LongLaMP: A Benchmark for Personalized Long-form Text Generation
Ishita Kumar, Snigdha Viswanathan, Sushrita Yerra, Alireza Salemi, Ryan A. Rossi, Franck Dernoncourt, Hanieh Deilamsalehy, Xiang Chen, Ruiyi Zhang, Shubham Agarwal, Nedim Lipka, Chien Van Nguyen, Thien Huu Nguyen, Hamed Zamani
TL;DR
LongLaMP introduces a benchmark for personalized long-text generation across four tasks and two evaluation settings, enabling systematic evaluation of personalization in long-form content. It employs a retrieval-augmented generation framework to inject user profile information via query and prompt construction functions, comparing BM25 and Contriever retrievers. Zero-shot and fine-tuned experiments with GPT-3.5, LLaMA2, and FlanT5-base show consistent personalization benefits across emails, abstracts, reviews, and topic writing, with substantial gains in ROUGE-1, ROUGE-L, and METEOR. The work highlights the practical significance of personalization for long-form generation and provides open-source LongLaMP for future research and development.
Abstract
Long-text generation is seemingly ubiquitous in real-world applications of large language models such as generating an email or writing a review. Despite the fundamental importance and prevalence of long-text generation in many practical applications, existing work on personalized generation has focused on the generation of very short text. To overcome these limitations, we study the problem of personalized long-text generation, that is, generating long-text that is personalized for a specific user while being practically useful for the vast majority of real-world applications that naturally require the generation of longer text.
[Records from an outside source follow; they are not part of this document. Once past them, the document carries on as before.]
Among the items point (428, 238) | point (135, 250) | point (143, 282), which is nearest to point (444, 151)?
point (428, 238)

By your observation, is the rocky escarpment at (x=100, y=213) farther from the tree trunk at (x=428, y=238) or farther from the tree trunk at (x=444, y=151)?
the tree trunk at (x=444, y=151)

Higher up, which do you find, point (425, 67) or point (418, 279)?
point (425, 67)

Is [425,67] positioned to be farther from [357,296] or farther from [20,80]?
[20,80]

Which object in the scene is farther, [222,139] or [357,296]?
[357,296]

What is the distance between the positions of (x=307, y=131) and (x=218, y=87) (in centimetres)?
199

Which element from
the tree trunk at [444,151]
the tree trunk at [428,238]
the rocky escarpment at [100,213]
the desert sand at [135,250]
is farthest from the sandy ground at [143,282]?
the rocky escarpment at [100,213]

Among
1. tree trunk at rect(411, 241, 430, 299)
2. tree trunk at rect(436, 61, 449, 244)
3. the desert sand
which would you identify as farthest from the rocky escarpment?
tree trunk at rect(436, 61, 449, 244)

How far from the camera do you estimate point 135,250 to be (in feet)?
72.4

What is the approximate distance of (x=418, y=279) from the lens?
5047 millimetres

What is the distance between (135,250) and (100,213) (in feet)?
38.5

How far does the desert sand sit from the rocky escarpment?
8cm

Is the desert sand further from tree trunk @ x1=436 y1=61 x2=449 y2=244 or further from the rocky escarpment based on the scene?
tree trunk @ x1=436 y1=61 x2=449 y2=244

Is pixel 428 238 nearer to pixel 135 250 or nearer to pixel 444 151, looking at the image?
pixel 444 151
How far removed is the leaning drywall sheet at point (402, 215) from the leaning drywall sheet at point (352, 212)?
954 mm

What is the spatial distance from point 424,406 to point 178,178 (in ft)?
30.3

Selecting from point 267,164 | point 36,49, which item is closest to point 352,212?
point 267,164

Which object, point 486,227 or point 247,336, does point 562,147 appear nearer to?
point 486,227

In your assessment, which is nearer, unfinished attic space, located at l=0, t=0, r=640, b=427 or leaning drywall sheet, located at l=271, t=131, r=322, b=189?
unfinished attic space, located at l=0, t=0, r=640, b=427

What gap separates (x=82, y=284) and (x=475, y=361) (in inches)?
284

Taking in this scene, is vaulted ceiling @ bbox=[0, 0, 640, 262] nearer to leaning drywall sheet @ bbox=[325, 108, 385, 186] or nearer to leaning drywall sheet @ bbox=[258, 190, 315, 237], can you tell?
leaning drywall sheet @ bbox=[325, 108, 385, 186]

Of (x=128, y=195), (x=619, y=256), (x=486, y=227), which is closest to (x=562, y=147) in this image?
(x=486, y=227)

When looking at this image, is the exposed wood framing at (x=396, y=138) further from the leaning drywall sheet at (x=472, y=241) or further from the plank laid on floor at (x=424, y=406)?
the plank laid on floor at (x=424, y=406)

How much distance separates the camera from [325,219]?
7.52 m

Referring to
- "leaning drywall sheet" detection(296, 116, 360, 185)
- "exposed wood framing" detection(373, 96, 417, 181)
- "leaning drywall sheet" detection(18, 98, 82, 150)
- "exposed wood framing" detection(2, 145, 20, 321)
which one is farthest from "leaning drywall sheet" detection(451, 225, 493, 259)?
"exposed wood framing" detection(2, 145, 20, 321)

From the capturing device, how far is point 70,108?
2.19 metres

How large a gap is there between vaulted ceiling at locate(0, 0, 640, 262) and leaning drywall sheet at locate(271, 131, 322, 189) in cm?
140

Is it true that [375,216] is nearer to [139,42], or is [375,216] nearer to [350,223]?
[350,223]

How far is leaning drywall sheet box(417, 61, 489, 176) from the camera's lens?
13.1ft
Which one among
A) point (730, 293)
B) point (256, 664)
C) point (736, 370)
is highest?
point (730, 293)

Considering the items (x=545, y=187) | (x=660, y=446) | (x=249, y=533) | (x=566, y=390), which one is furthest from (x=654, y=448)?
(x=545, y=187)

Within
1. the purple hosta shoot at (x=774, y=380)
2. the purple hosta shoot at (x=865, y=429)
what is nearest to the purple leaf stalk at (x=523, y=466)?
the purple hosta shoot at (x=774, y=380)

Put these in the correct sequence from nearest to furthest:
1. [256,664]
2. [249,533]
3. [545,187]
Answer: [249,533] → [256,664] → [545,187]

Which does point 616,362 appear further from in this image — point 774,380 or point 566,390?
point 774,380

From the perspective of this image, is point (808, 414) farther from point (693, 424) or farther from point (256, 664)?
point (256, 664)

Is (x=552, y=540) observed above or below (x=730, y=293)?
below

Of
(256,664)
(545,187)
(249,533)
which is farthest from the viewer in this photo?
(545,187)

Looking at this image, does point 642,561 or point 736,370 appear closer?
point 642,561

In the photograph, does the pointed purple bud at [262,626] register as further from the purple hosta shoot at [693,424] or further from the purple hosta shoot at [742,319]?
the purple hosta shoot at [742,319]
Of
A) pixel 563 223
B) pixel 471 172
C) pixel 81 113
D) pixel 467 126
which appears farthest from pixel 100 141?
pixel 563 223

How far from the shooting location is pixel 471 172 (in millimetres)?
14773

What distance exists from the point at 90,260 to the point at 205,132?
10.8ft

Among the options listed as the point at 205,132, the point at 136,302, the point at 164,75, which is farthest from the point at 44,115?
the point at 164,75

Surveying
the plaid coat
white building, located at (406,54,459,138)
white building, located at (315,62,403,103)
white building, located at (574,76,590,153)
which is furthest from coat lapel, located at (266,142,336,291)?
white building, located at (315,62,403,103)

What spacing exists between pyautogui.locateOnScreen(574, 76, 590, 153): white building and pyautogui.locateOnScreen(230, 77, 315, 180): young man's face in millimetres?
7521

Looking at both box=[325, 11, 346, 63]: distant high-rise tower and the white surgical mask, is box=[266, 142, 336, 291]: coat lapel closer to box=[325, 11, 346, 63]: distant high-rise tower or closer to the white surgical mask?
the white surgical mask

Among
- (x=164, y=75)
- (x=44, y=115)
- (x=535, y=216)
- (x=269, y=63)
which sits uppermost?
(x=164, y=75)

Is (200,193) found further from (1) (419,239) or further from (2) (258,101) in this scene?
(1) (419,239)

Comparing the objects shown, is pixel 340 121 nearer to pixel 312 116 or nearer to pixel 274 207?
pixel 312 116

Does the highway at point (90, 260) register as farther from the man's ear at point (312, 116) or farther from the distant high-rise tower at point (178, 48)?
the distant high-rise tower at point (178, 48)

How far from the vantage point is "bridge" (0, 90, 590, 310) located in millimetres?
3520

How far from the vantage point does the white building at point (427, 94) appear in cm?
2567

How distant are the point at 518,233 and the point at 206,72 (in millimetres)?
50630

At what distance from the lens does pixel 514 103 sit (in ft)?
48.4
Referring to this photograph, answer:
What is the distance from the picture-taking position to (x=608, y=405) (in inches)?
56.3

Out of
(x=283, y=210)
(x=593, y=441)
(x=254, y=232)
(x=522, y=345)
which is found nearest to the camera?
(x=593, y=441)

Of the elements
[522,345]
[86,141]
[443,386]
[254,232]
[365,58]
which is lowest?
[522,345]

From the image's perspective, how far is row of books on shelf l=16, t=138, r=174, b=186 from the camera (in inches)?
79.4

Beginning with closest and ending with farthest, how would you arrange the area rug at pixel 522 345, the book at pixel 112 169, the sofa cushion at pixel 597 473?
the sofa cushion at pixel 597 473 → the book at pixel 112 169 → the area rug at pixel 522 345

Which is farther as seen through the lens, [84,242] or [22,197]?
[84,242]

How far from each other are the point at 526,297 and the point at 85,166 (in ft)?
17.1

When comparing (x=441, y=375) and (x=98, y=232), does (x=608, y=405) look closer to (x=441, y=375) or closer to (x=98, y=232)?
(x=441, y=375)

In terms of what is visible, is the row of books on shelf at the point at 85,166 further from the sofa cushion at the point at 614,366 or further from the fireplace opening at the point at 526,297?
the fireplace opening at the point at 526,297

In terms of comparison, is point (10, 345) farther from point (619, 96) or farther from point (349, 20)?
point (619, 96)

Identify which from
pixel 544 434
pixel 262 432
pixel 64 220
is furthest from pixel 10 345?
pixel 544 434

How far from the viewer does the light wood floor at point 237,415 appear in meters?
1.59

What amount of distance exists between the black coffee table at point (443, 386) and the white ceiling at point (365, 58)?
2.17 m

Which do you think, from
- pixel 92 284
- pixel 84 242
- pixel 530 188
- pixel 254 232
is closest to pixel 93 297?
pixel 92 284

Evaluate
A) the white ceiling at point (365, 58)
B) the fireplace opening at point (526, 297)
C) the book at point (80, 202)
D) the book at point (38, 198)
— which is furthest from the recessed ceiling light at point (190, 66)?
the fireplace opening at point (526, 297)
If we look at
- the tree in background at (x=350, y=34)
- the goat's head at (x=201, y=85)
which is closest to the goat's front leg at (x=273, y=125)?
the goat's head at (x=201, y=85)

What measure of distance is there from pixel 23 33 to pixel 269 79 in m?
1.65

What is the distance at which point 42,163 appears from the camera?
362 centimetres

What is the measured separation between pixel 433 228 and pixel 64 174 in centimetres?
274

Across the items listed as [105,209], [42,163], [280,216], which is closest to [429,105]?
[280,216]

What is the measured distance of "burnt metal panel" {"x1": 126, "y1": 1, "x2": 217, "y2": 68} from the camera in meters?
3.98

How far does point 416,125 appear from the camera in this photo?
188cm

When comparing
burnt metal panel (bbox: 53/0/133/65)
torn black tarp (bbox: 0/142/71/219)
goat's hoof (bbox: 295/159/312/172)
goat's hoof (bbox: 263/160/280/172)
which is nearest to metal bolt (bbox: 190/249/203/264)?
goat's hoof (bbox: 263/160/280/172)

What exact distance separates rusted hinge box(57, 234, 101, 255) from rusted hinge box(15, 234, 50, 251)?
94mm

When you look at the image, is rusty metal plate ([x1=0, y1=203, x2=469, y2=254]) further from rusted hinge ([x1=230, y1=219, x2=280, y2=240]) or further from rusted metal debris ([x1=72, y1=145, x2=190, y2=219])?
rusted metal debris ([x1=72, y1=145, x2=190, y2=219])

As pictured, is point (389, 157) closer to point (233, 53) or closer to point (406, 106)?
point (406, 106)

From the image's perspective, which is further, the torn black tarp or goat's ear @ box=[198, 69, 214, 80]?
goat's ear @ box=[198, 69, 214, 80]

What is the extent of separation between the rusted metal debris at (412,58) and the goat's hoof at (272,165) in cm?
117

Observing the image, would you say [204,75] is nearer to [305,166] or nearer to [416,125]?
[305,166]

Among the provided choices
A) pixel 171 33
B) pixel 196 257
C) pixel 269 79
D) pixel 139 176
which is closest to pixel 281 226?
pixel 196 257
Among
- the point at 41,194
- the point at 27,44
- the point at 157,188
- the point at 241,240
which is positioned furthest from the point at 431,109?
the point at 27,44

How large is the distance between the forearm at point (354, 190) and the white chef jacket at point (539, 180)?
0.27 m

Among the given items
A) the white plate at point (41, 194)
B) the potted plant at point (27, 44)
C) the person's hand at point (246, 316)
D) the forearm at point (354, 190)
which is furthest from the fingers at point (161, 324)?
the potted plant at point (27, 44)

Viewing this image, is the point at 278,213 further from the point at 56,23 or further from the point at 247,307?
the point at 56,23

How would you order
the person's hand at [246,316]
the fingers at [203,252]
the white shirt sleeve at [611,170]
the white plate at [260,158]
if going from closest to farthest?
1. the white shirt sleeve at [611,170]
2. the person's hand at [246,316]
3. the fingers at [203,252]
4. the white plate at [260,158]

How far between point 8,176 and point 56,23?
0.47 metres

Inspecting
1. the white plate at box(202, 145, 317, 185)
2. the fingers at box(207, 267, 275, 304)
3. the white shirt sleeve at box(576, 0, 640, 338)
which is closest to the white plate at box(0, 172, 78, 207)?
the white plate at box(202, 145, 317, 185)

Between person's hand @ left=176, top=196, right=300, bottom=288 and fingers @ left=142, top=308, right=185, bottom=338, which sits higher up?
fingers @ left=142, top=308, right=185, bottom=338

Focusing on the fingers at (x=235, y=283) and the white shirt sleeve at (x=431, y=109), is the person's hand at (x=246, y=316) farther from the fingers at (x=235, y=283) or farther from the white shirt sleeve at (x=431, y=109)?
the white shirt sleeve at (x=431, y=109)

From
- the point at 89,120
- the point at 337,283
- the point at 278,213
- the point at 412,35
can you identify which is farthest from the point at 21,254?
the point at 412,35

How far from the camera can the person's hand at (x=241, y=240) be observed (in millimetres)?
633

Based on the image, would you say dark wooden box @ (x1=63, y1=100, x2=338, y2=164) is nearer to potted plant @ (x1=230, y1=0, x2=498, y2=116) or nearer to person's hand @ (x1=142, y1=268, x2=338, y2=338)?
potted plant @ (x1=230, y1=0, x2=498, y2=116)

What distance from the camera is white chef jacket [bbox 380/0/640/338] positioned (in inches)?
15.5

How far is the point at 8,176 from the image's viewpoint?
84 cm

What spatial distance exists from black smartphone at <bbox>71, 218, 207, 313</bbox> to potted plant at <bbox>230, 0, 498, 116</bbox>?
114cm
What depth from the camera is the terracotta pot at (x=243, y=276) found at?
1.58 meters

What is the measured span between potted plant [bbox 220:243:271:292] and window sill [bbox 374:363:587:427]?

In this work, we demonstrate the importance of user-specific personalization for long-text generation tasks and develop the Long-text Language Model Personalization (LongLaMP) Benchmark. LongLaMP provides a comprehensive and diverse evaluation framework for personalized long-text generation. Extensive experiments on LongLaMP for zero-shot and fine-tuned language tasks demonstrate the effectiveness of the proposed benchmark and its utility for developing and evaluating techniques for personalized long-text generation across a wide variety of long-text generation tasks. The results highlight the importance of personalization across a wide variety of long-text generation tasks. Finally, we release the benchmark for others to use for this important problem.